Pick out every line of the records that contains the word "right" and copy each one. Case counts.

=== DATASET RECORDS ===

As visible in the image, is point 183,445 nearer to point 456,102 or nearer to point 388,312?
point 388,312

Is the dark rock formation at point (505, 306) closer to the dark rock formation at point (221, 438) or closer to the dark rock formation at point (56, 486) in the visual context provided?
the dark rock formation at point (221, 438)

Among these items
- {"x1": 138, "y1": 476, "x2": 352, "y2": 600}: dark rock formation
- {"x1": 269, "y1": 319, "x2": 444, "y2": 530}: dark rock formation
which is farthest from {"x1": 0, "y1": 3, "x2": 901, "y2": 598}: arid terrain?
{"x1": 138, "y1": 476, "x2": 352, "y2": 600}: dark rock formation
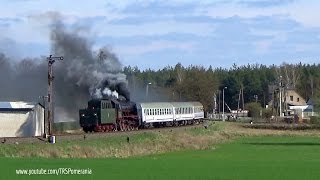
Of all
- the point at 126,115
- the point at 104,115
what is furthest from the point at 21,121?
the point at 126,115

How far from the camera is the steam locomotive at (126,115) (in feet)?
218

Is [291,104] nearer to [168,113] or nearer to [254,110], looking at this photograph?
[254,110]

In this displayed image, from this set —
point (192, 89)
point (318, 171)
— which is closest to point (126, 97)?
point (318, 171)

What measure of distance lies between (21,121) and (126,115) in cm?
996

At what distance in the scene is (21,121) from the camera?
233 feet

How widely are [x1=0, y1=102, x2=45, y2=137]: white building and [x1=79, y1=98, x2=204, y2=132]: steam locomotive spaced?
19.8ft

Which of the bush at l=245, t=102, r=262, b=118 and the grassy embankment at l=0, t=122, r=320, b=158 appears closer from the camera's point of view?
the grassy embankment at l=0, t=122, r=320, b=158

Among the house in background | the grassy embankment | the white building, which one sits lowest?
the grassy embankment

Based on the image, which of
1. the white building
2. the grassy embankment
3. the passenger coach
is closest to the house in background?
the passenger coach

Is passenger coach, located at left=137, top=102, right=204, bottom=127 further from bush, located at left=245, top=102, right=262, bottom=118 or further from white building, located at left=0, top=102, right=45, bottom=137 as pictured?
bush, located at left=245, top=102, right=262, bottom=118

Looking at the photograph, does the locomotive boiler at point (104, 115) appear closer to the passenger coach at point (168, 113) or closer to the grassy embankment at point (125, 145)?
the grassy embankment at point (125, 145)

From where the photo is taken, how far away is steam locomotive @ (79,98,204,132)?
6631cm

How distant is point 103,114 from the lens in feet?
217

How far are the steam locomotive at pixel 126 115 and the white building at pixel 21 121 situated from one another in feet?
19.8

===
=== DATASET RECORDS ===

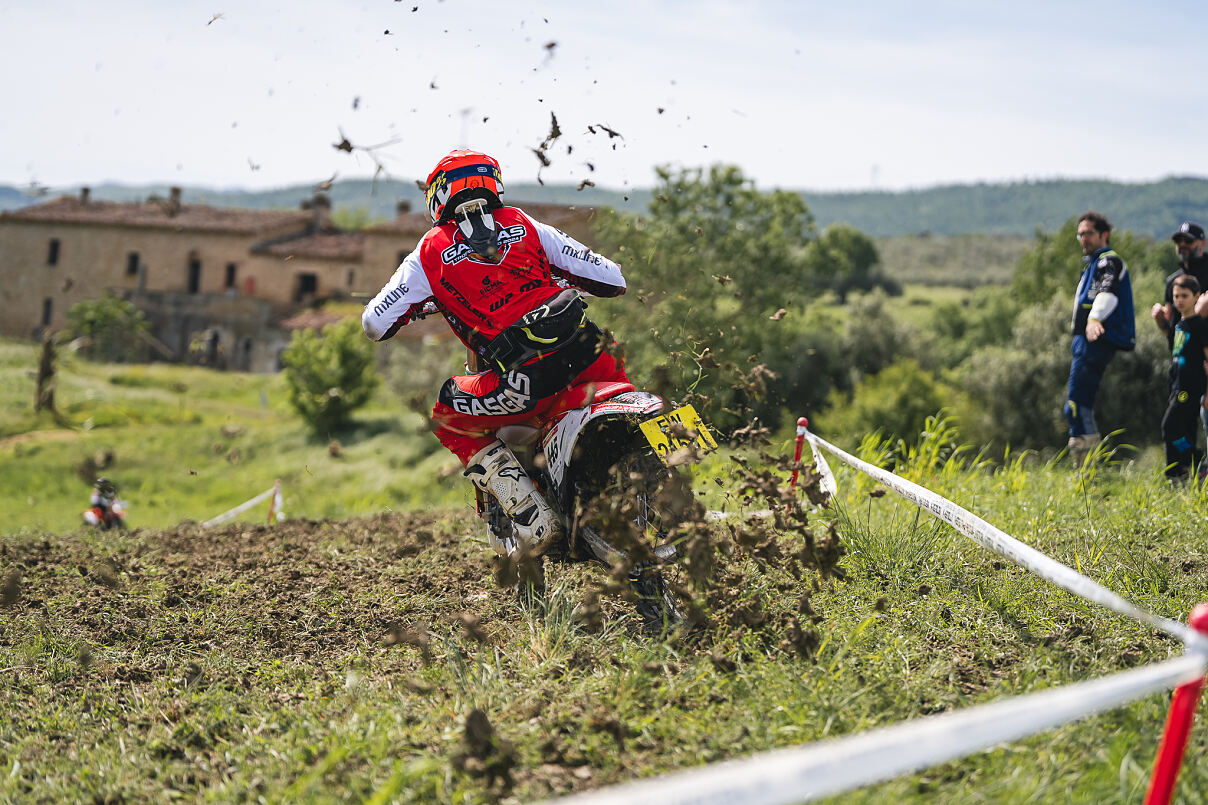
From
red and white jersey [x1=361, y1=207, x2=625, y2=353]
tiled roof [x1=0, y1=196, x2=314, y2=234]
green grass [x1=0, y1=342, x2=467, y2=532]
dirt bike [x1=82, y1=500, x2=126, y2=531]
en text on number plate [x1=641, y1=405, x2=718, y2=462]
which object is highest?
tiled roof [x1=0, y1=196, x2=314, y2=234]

===

### EXPECTED ANSWER
Is passenger coach, located at left=137, top=102, right=204, bottom=127 further from bush, located at left=245, top=102, right=262, bottom=118 or further from white building, located at left=0, top=102, right=45, bottom=137 as pictured?
bush, located at left=245, top=102, right=262, bottom=118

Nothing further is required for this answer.